[BEGIN DATA TO USE]
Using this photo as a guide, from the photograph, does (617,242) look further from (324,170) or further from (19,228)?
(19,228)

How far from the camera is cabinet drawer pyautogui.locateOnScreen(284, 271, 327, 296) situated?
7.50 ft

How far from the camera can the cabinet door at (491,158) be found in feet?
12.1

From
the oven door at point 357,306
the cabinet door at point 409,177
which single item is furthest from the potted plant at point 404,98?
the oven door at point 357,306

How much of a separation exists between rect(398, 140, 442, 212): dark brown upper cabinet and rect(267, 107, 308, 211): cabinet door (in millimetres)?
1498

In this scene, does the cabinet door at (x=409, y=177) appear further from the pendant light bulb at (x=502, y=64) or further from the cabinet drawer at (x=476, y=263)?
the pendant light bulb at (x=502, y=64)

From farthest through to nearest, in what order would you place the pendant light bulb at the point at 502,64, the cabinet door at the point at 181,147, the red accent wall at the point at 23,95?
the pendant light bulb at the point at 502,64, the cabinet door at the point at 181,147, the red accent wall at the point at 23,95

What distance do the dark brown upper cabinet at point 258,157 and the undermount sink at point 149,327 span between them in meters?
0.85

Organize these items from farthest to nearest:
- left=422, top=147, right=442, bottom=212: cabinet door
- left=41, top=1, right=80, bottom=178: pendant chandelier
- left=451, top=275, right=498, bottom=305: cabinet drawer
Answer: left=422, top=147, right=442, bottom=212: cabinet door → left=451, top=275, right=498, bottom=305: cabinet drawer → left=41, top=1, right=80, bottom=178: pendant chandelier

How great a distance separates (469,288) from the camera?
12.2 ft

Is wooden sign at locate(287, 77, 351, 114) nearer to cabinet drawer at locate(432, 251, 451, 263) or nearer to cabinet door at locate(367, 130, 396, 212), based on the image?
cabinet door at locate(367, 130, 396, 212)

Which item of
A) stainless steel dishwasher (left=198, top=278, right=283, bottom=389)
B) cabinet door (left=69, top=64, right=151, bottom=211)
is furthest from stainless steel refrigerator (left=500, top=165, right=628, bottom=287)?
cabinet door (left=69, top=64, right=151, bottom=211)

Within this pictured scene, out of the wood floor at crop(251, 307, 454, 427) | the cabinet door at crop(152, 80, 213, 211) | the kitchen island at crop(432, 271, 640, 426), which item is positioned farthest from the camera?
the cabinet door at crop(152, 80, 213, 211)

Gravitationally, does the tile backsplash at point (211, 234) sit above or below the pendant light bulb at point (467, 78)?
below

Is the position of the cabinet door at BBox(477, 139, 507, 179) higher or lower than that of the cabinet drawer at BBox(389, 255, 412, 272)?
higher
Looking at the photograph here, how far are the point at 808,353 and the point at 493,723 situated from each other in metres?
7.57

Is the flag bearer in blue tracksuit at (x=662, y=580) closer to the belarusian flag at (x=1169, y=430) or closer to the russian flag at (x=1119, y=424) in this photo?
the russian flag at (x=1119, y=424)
[END DATA TO USE]
**GOAL**
Extract the lines above from the one containing "How great a" to the last line, both included, exactly as written.

**THE OUTPUT**
How great a distance separates (469,288) from the camera?
12.2 ft

Is wooden sign at locate(287, 77, 351, 114) nearer to cabinet drawer at locate(432, 251, 451, 263) or nearer to cabinet door at locate(367, 130, 396, 212), based on the image?
cabinet door at locate(367, 130, 396, 212)

Which item of
A) stainless steel dishwasher (left=198, top=278, right=283, bottom=389)
B) cabinet door (left=69, top=64, right=151, bottom=211)
is furthest from stainless steel refrigerator (left=500, top=165, right=628, bottom=287)?
cabinet door (left=69, top=64, right=151, bottom=211)

Within this pictured scene, out of the wood floor at crop(251, 307, 454, 427) | the cabinet door at crop(152, 80, 213, 211) | the kitchen island at crop(432, 271, 640, 426), which item is positioned farthest from the camera?
the cabinet door at crop(152, 80, 213, 211)

Gravitationally, does the tile backsplash at point (211, 234) sit above or below the pendant light bulb at point (467, 78)?
below

Is the position of the cabinet door at BBox(477, 139, 507, 179) higher or lower than that of the cabinet drawer at BBox(389, 255, 412, 272)?
higher
Looking at the photograph here, how far are the point at 808,353 and the point at 493,723 situated from each other in metres?
7.57

Is the flag bearer in blue tracksuit at (x=662, y=580) closer to the belarusian flag at (x=1169, y=430) or closer to the russian flag at (x=1119, y=424) in this photo?
the russian flag at (x=1119, y=424)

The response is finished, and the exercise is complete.